The bride admitted it wasn’t exactly the sort of white wedding little girls dream of but said it was still what just what she and her new husband had in mind.

“We just wanted something fun,” she said moments after exchanging her vows.

She and Spiller were engaged in November and contacted the Little White Wedding Chapel in April to arrange their nuptials.

While they were originally looking for a classic Vegas-style wedding and intended to tie the knot at the chapel, Matthews said the famed chapel contacted them a few weeks ago to ask if she and her fiancé would be willing to have their wedding elsewhere.

“They just called us two weeks ago and asked us if we’d do it,” she said.

The blushing bride said she had no idea why they were chosen as the couple for the ceremony.

“We were just the lucky ones,” she said.

A few hours after the wedding, the “Asylum Seekers” couple reappeared across the street at the Rio, where they cut their wedding cake and posed for pictures at the film’s post-screening party at McFadden's Irish pub.

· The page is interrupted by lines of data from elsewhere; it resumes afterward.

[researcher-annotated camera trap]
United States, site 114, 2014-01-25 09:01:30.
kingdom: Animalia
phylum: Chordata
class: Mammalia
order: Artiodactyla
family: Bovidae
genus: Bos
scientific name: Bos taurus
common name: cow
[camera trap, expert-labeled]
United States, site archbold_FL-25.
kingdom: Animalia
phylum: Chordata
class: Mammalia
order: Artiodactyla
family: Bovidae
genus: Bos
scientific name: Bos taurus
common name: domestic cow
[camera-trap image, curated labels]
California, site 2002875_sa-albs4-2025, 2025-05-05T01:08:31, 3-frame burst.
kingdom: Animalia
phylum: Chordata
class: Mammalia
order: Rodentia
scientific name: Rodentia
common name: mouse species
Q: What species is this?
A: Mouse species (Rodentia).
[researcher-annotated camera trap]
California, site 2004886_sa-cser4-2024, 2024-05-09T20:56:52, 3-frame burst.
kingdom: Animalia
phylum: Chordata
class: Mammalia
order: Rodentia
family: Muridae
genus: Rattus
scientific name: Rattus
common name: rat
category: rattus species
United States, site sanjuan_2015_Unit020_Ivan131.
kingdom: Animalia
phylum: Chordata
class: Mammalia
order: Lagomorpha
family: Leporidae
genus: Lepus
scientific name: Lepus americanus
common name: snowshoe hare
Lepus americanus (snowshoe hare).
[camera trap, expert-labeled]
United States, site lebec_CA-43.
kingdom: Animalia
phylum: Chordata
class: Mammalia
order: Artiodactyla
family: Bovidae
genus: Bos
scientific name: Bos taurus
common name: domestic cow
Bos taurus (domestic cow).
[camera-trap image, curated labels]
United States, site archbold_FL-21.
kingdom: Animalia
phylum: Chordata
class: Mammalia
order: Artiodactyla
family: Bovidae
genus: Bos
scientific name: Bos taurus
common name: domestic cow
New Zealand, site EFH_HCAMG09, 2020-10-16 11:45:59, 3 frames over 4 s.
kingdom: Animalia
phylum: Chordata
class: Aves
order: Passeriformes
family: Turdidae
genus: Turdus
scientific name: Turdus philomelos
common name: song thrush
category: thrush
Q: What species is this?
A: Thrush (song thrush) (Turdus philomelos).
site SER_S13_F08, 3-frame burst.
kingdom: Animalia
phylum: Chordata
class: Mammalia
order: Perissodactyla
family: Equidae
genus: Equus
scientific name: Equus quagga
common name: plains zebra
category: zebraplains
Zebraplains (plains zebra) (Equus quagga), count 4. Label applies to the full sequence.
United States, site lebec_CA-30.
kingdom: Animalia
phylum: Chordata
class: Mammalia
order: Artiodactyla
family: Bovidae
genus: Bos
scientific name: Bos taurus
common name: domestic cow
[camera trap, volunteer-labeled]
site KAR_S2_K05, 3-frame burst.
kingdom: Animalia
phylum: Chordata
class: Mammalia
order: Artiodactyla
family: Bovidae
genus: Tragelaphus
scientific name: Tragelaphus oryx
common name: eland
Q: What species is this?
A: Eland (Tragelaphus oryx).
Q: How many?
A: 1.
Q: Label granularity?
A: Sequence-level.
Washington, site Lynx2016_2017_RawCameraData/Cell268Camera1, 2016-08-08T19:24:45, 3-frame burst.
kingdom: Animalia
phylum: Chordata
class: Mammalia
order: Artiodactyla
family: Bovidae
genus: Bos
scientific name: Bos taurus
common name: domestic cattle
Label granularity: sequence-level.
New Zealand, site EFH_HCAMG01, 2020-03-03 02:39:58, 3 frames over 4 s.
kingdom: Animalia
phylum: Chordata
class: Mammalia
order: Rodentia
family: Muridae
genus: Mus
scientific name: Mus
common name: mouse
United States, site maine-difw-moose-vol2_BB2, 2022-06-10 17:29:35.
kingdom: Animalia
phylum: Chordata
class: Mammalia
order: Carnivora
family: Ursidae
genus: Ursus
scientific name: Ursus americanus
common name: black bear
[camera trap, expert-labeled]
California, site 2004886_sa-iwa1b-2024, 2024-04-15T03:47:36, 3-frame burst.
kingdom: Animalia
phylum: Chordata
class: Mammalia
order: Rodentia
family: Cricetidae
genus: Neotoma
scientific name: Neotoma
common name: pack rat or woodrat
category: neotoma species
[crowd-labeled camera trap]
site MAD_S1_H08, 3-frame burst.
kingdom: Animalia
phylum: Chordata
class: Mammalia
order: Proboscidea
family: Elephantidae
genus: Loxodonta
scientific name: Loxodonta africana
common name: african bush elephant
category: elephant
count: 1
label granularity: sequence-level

Members of the cast and crew also attended the reception and sipped a few “Asylum Seeker” cocktails.

One of the film’s enterprising spokespeople, John Casey, said GQ magazine recently noted Red Bull’s recently-released and already-controversial cola and thought the energy drink was a perfect fit for Ajami’s film.

The emerging director was named one of Filmmaker Magazine’s “25 New Faces of Indie Film.”

“GQ magazine named (Red Bull Cola) one of the top 50 things to look forward to in 2009,” he said.

“It said, in the article, for you crazy mother (expletives), to mix it with J.D. and I thought, that’s an ‘Asylum Seeker’.”

They have introduced the cocktail at several college bars throughout the Northeast in an effort to promote the film with young, hip audiences that Casey, Ajami and the film’s other producers think will connect with youthful themes in the fantasy-comedy.